16 - Bara dan Api

83.7K 7.4K 446
                                    

ADA sebuah alasan ketika kau harus memilih untuk membagi sebuah rahasia pada seseorang. Entah itu sekedar ingin meluangkan perasaan atau justru mencari jalan keluar atas masalahmu.

Ketika kau sudah benar-benar membagi rahasiamu pada orang lain, kau juga harus bersiap untuk segala kemungkinan yang akan terjadi setelah itu.

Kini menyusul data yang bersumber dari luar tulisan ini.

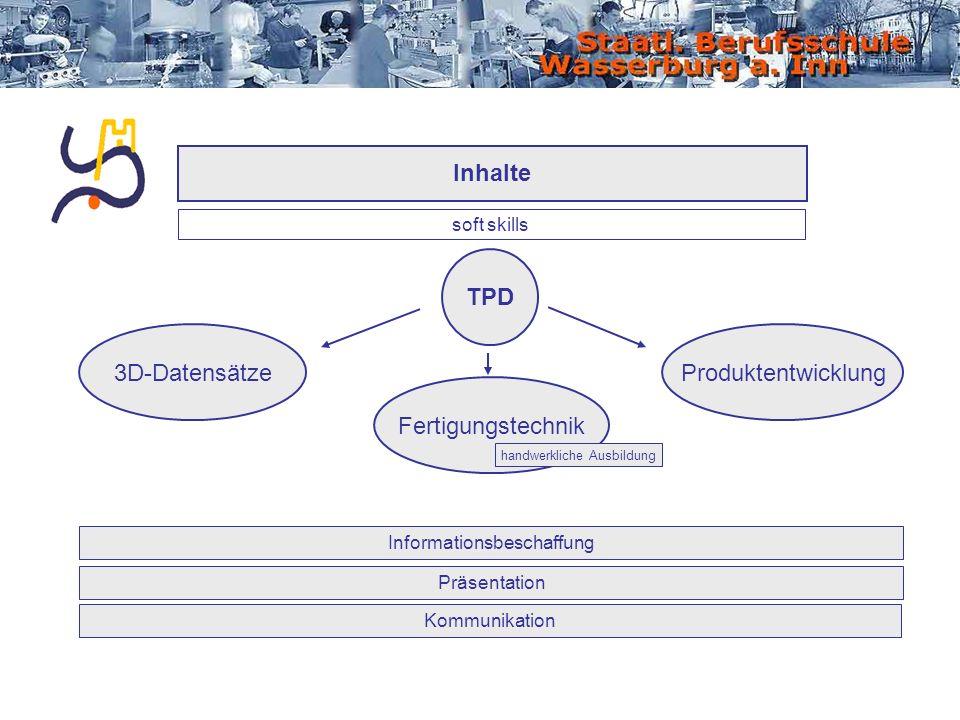 Inhalte soft skills Kommunikation Informationsbeschaffung Präsentation TPD 3D-DatensätzeProduktentwicklung Fertigungstechnik handwerkliche Ausbildung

Bagaimana keadaan bisa berubah hanya karena ada orang baru yang tau hal yang selama ini kau tutupi, dan bagaimana kau akan menghadapi semuanya nanti.

Suara gemericik air yang jatuh dari undakan berbatu membuat suasana taman belakang rumah Althaf kian menenangkan. Banyak tanaman hijau yang tumbuh menambah kesan segar di sana.

Althaf masih pada posisinya duduk menatap daun-daun yang jatuh dari pohon eucalyptus. Aku hanya memperhatikan anak itu bergeming dari sebelahnya. Saung kecil yang menaungi kami dari panas matahari sore ini cukup teduh, juga nyaman.

"Gue nggak pernah biarin satu orang pun tau apa yang terjadi di keluarga gue," ujar cowok itu. "Tapi kali ini, gue bahkan udah cerita semuanya dari awal sama lo."

"Al, lo tau kan apa gunanya temen?" tanyaku padanya.

"Gue tau," katanya lagi. "Tapi sekarang masalahnya bukan itu."

"Masalahnya apa? Lo nggak siap orang-orang tau kehidupan lo yang sebenernya?"

"Lo nggak ngerti, Fre."

"Gue nggak ngerti?"

"Ini rumit,"

"Semua orang punya sisi rumitnya sendiri-sendiri, Al."

Althaf masih bergeming. Sudut bibirnya terangkat sebelah menampilkan senyum sinis yang seolah-olah meremehkan rasa kepedulianku.

"Gue tanya sama lo, siap nggak lo harus nerima nyokap baru disaat nyokap asli lo lagi dalam situasi sulit yang bahkan butuh kasih sayang lebih?" tanya Althaf, hampir bergetar.

Aku terdiam.

"Apa yang dia alami setelah kehilangan Maura udah terlalu menyakitkan, sekarang dia harus nerima kenyataan terbuang." Lanjutnya lagi.

"Maura?"

"Adek gue."

Teringat aku saat pertama kali ke rumah Althaf, aku pernah melihat foto anak perempuan kecil menghiasi tembok di ruang tamu. Jadi, foto yang kulihat itu adalah Maura? Adiknya Althaf?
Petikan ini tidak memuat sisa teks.